** TEXT UNDER STUDY **
There will be a plateau, and the exponential bit of the curve tells you
essentially nothing about where that plateau will be. In the case of home
Internet the plateau is likely somewhere in the 100Mbps ballpark. It's
probably more than 10Mbps and it's probably less than 1Gbps.

\- The most important change was NOT the bandwidth increase from 56kbps to low
megabit speeds. The most important thing is Always On which for most people
arrived at the same time. Omnipresent Network Access changes how and why
people use the network. I lived in a house that had 24/7 56kbps Internet
access in the mid-1990s and it was basically the _same_ as now [except video
was much poorer quality] because it was _Always On_. People who had to wait
maybe a minute for Dial-up had a completely different experience because
dialing up is a thing you do, like watching TV, whereas being connected 24/7
is an inherent thing like being able to understand Spanish. It felt weird
_not_ having the Network if I was away. That feeling finally went away when I
got a smartphone years later.

** PROVIDED DATA **

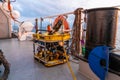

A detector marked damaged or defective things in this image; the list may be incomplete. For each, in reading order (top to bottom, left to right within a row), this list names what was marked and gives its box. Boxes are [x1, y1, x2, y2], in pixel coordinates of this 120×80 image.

rusty metal tank [85, 7, 119, 58]
rusty container [85, 7, 119, 58]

** WORK INSTRUCTIONS **
Continue the comment about home Internet speeds and always-on access, starting after its final sentence.

** ANSWER **
\- All the applications already existed. Youtube is a refined version of
technologies that already existed back in the 1990s. It's video on web pages.
Yes it's much higher quality video, and it's better integrated and so on, but
those are refinements, the basic idea wasn't created when enough people had
"high speed" Internet access, the idea is decades old. If your hypothetical
killer app for gigabit home Internet was going to appear it already would have
done so, at least twenty years ago.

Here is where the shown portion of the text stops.